# Trouble with time delay differential equation

1 ビュー (過去 30 日間)
Debanita Das 2019 年 6 月 3 日
コメント済み: Torsten 2019 年 6 月 4 日
%% ddex1_func
function dYdt = ddex1_func(t,Y,Z)
a=8.5; b=-9.5; c=-1; d=4.55;
y1=Y(1);y2=Y(2);
y1_tau1 = Z(1,4.9);
y2_tau1 = Z(2,4.9);
dy1dt = a*y1*(1-y1) + b*y1*y2;
dy2dt = c*y2 + d*y1_tau1*y2_tau1;
dYdt = [dy1dt; dy2dt];
%% ddex1
clc;close all;clear all;
lags = [4.9];
tspan = [0 200];
sol = dde23(@ddex1_func,lags,@history,tspan)
y1 = sol.y(1,:); % note the y-solution is a row-wise matrix.
y2 = sol.y(2,:);
plot(y1,y2)
xlabel('y_1')
ylabel('y_2')
%% history
function y = history(t)
y = [0.5;0.4];
end
>> The error that shows is: Attempted to access Z(1,4.9); index must be a positive integer or logical.
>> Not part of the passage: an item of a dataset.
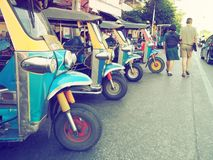 Thailand native taxi call `tuk-tuk` park in row waiting for a tourist passenger. royalty free stock photography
>>Error in ddex1_func (line 5)
>>y1_tau1 = Z(1,4.9);
Can anyone help me rectify my mistake? The moment I replace 4.9 with 1 (wherever required i.e Z(:,4.9), lags=[4.9]), it provides a periodic graph, whereas 4.9 (which should have given aperiodic graph) yields error. I couldn't understand the logic behind the error.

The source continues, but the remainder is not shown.